Exercise directions: Everything from the line with "Ruins of the" through the final line of the listing below must be retyped exactly, apart from the pictures.

Stored data:

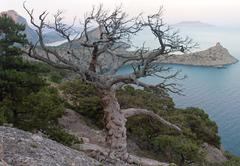 tree and coast - stock photo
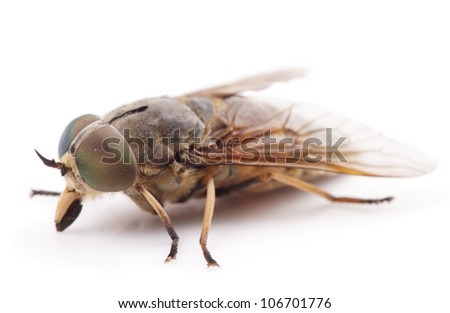Live horsefly isolated on white background with shadow, macro shot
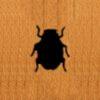 88 – Ladybug
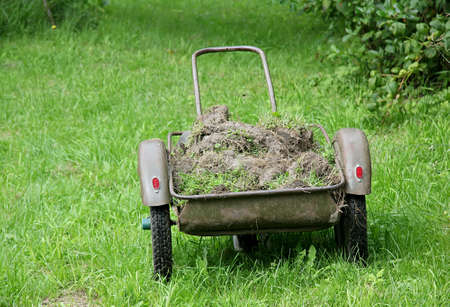Wheelbarrow loaded by a ground on a lawn photo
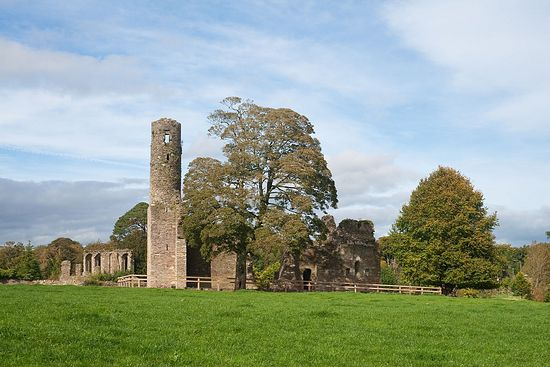 Ruins of the Augustinian abbey in Ferns (source - Wikiwand.com)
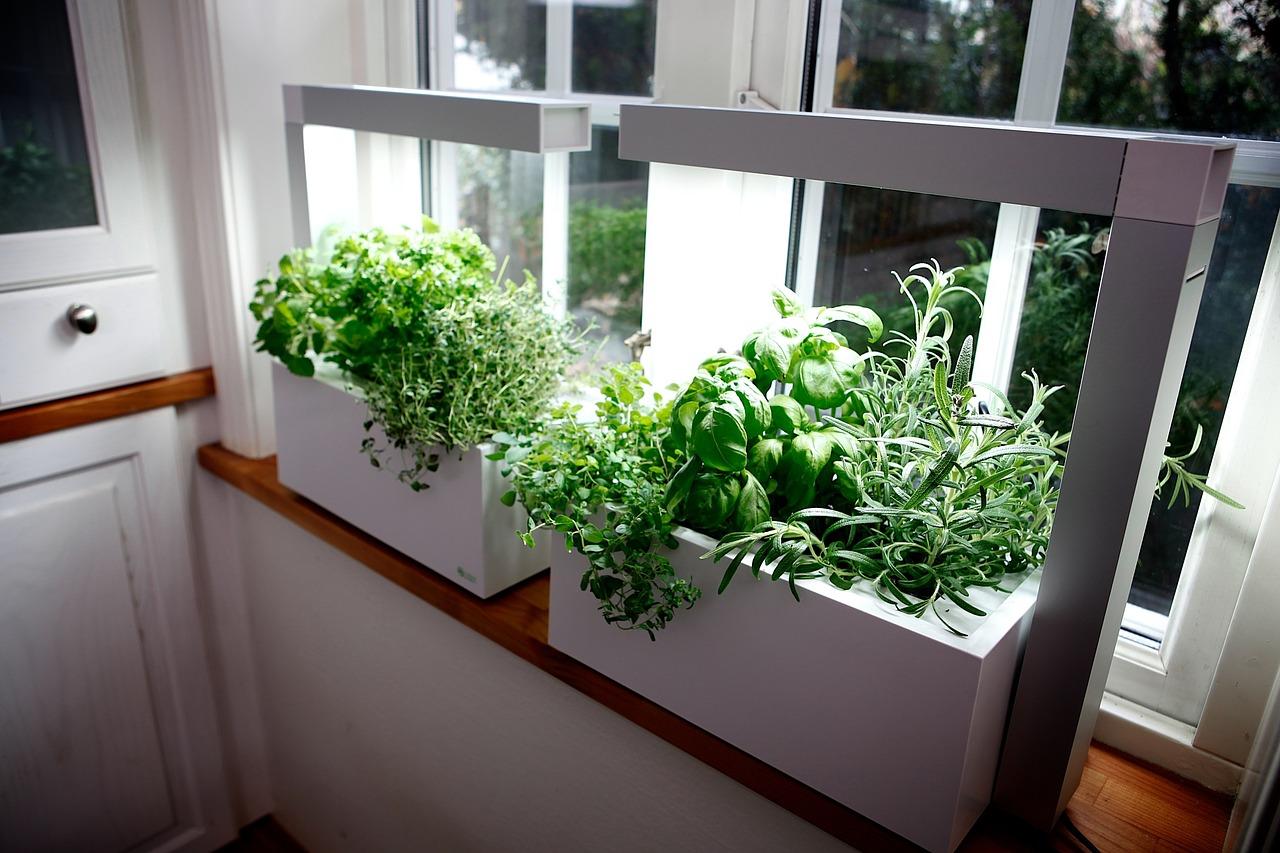 No Sun No Problem 10 Shade Tolerant Herbs ⋆ Hg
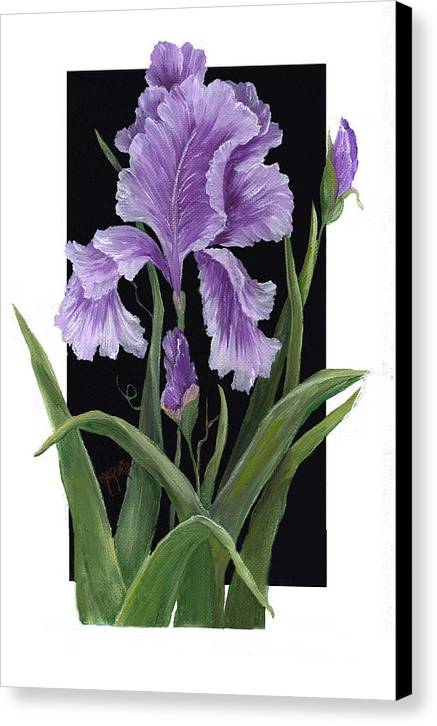 Paining Canvas Print featuring the painting Iris One by Marveta Foutch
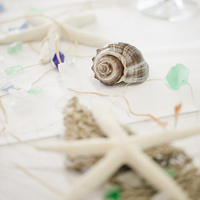 Festive Beach Tablescapes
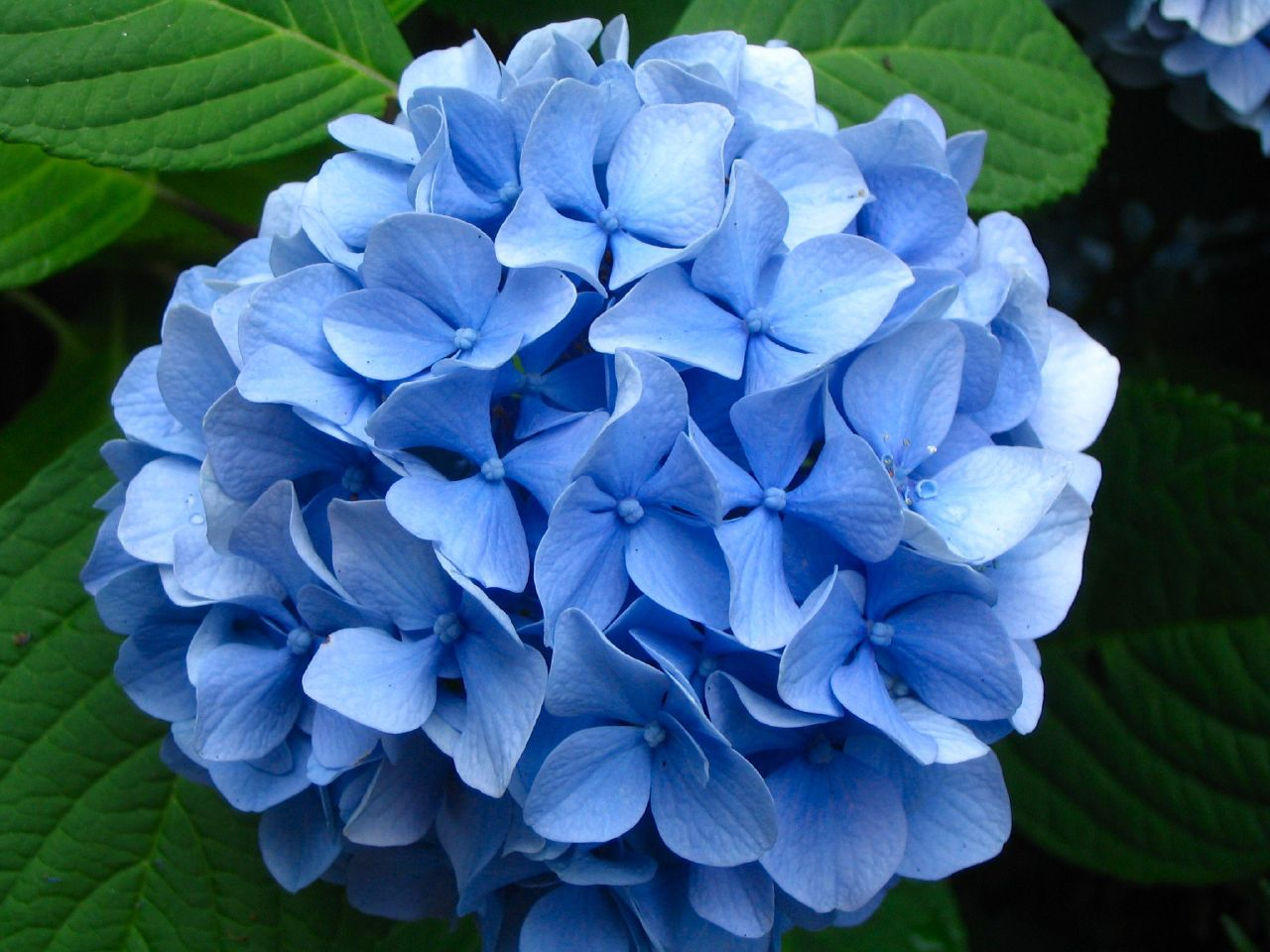 lawn and garden feature growing and caring for hydrangeas, Beautiful flower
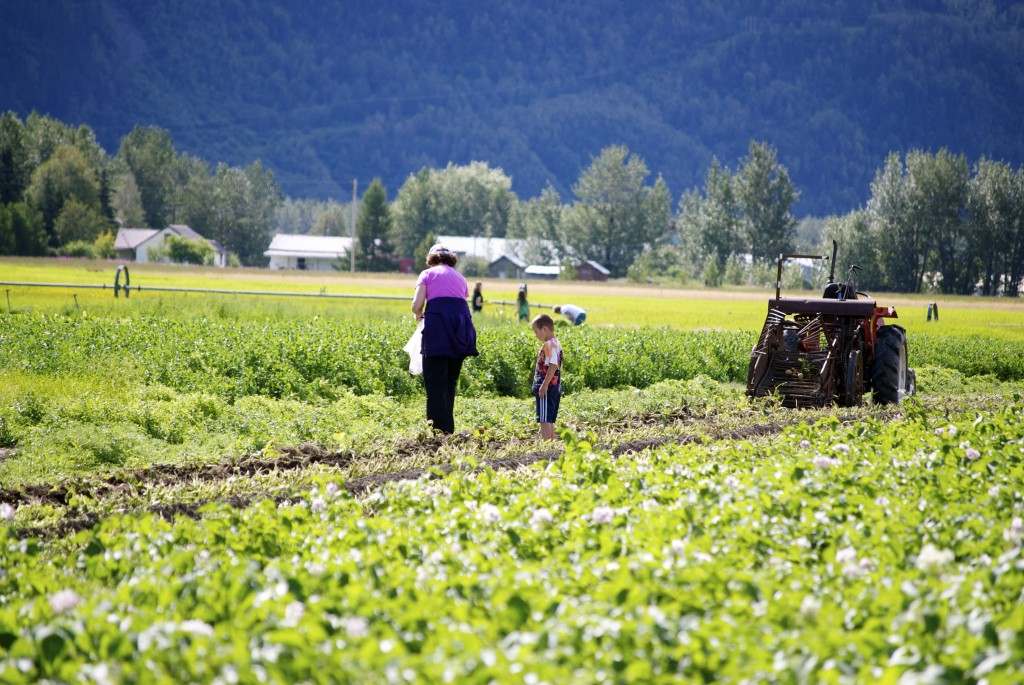 Alaska's farms yield a wealth of produce. Erin Kirkland/AKontheGo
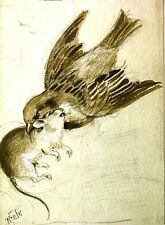 ILLUSTRATIONS STILL LIFE SPARROW AND RAT WILLIAM FOSTER C1890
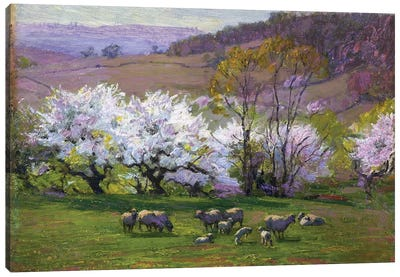 Blossom Time,  Canvas Art Print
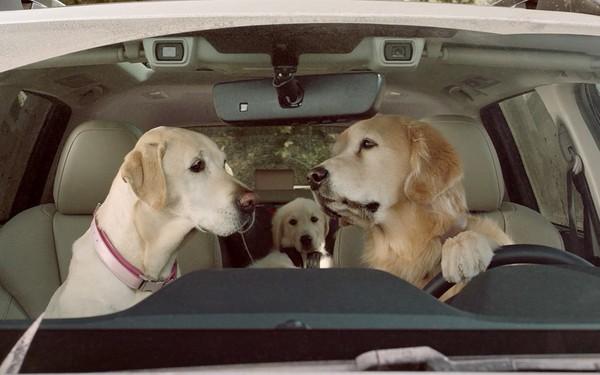 """Hãng xe Subaru tung quảng cáo """"chó lái xe"""" không thể đáng yêu hơn!"""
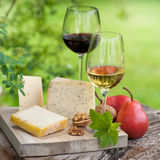 Wine and cheese Royalty Free Stock Image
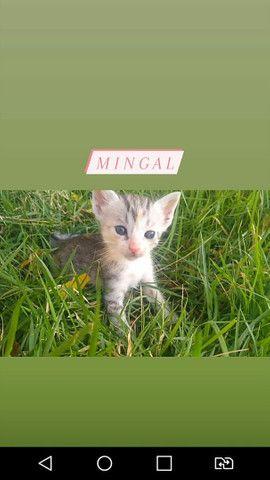 Doação de gatinhas - Foto 4
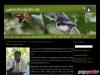 Gambia Birdguide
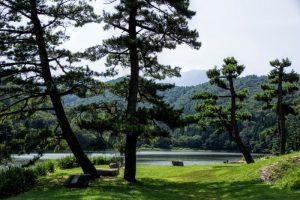 夏の大野池ー大山レークホテルー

Answer below:
 Ruins of the Augustinian abbey in Ferns (source - Wikiwand.com)
 No Sun No Problem 10 Shade Tolerant Herbs ⋆ Hg
 Paining Canvas Print featuring the painting Iris One by Marveta Foutch
 Festive Beach Tablescapes
 lawn and garden feature growing and caring for hydrangeas, Beautiful flower
 Alaska's farms yield a wealth of produce. Erin Kirkland/AKontheGo
 ILLUSTRATIONS STILL LIFE SPARROW AND RAT WILLIAM FOSTER C1890
 Blossom Time,  Canvas Art Print
 """Hãng xe Subaru tung quảng cáo """"chó lái xe"""" không thể đáng yêu hơn!"""
 Wine and cheese Royalty Free Stock Image
 Doação de gatinhas - Foto 4
 Gambia Birdguide
 夏の大野池ー大山レークホテルー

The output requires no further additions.